## Challenge
Render the items from the line with "What is the span" to the line with "In relation to", inclusive, as a Markdown table with columns Row and Line, skipping blank lines.

+++ Data records

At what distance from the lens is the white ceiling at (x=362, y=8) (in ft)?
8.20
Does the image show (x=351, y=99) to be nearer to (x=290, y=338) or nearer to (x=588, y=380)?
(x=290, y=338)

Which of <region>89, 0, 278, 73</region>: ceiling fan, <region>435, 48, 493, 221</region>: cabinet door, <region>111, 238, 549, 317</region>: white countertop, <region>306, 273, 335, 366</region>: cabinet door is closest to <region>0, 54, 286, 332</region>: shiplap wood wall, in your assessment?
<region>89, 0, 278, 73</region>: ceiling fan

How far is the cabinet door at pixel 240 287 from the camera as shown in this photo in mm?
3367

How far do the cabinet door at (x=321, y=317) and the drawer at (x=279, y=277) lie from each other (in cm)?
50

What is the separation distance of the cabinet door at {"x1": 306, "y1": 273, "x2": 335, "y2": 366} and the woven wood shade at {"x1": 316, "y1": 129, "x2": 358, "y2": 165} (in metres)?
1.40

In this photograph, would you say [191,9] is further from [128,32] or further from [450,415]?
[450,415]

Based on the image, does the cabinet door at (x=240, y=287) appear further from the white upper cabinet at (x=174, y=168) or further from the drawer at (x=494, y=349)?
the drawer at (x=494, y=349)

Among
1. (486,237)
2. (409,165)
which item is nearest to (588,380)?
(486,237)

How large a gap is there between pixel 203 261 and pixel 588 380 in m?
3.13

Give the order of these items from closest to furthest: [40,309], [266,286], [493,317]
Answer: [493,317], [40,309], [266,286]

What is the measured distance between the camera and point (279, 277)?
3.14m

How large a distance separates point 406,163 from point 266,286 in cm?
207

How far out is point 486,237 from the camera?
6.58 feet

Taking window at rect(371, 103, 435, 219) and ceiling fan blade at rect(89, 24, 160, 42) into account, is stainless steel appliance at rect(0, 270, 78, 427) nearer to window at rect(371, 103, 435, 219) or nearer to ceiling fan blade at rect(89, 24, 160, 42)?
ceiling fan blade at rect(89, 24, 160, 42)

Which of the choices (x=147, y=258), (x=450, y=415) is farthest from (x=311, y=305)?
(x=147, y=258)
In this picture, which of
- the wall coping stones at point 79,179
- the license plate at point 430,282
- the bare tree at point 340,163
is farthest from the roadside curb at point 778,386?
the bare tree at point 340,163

++++++
+++ Data records

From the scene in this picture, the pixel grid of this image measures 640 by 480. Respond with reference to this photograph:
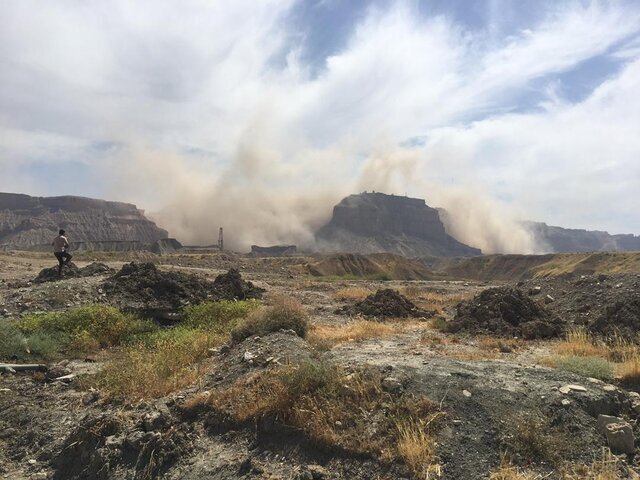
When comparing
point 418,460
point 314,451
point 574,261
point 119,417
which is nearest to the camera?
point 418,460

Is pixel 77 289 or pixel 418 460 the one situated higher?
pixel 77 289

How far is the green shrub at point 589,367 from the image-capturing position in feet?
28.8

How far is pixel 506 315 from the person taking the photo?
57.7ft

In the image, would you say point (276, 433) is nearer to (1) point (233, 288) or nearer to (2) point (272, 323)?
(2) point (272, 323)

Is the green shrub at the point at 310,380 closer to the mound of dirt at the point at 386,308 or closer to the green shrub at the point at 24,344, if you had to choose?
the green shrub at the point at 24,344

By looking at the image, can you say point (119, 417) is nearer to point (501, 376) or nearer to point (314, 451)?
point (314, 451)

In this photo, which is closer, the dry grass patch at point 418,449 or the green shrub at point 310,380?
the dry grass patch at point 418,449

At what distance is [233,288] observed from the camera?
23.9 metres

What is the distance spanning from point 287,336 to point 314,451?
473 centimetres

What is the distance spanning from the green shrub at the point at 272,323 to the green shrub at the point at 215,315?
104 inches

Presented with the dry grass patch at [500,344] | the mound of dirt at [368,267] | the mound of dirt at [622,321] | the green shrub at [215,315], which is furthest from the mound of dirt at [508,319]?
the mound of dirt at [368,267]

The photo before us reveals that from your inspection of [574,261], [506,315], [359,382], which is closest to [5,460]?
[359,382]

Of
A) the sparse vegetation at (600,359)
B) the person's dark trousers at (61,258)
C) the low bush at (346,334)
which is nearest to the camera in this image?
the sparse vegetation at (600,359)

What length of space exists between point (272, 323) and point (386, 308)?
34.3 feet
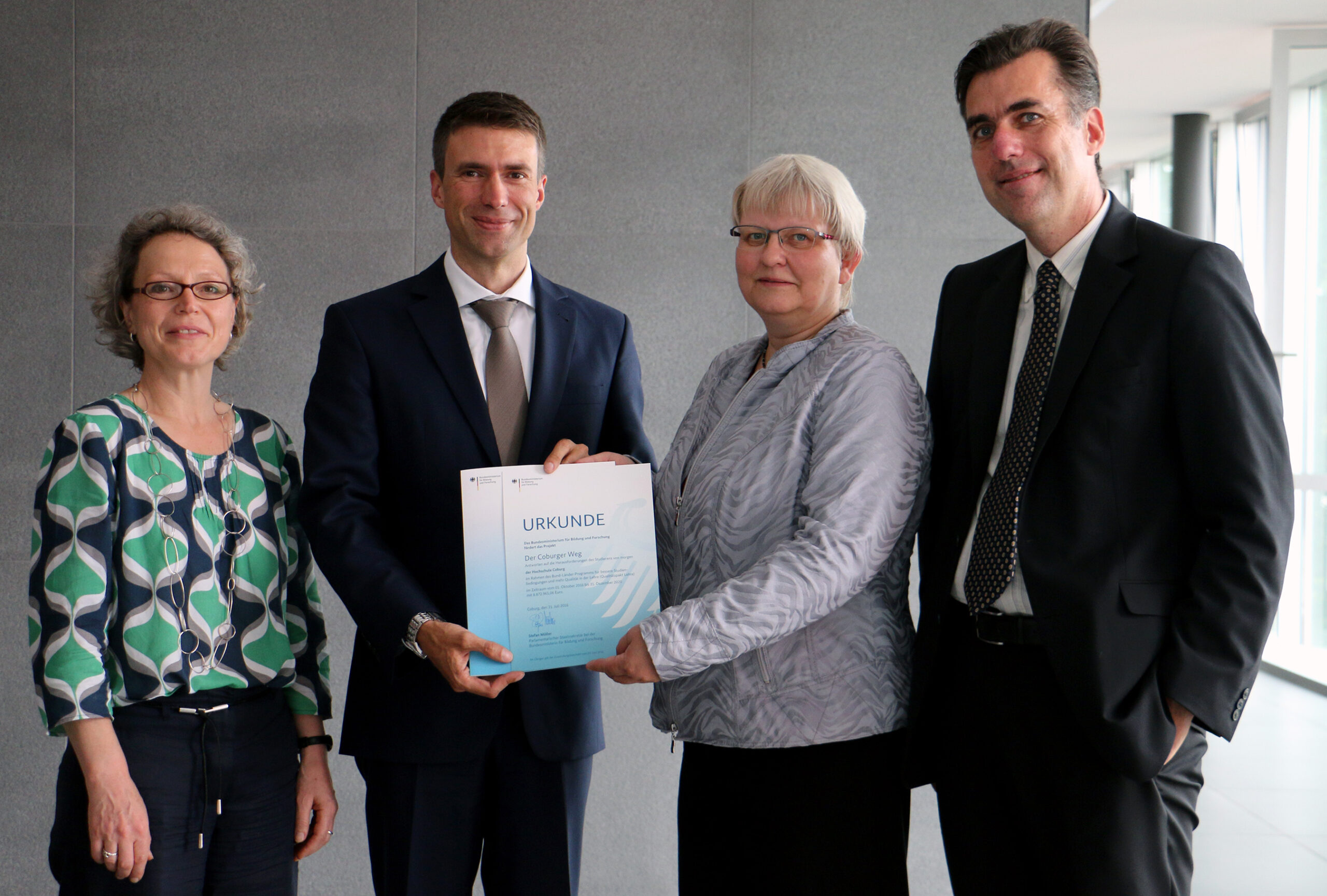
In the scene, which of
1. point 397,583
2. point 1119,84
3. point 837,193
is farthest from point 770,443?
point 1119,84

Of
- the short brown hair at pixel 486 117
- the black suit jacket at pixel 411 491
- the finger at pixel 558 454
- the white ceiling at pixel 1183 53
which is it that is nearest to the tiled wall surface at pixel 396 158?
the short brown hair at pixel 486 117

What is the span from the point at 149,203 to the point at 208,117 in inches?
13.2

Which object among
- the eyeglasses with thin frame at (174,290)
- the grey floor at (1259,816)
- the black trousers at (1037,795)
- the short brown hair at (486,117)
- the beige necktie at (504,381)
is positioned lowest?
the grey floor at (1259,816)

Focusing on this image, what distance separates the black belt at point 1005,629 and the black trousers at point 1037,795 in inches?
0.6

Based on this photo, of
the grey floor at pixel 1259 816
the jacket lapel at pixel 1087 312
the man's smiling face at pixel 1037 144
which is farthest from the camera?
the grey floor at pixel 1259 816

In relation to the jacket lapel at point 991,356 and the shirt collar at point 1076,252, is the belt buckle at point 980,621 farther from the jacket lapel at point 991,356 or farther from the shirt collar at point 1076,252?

++++++

## Output for this task
| Row | Line |
|---|---|
| 1 | What is the span from the point at 149,203 to the point at 208,117 in inches? |
| 2 | 13.2 |
| 3 | Which object among |
| 4 | - the eyeglasses with thin frame at (174,290) |
| 5 | - the grey floor at (1259,816) |
| 6 | - the black trousers at (1037,795) |
| 7 | - the short brown hair at (486,117) |
| 8 | - the beige necktie at (504,381) |
| 9 | is positioned lowest? |
| 10 | the grey floor at (1259,816) |
| 11 | Focusing on this image, what distance separates the black belt at point 1005,629 and the black trousers at point 1037,795 in inches? |
| 12 | 0.6 |
| 13 | Based on this photo, of |
| 14 | the grey floor at pixel 1259 816 |
| 15 | the jacket lapel at pixel 1087 312 |
| 16 | the man's smiling face at pixel 1037 144 |
| 17 | which is farthest from the camera? |
| 18 | the grey floor at pixel 1259 816 |
| 19 | In relation to the jacket lapel at point 991,356 and the shirt collar at point 1076,252, is the belt buckle at point 980,621 farther from the jacket lapel at point 991,356 or farther from the shirt collar at point 1076,252? |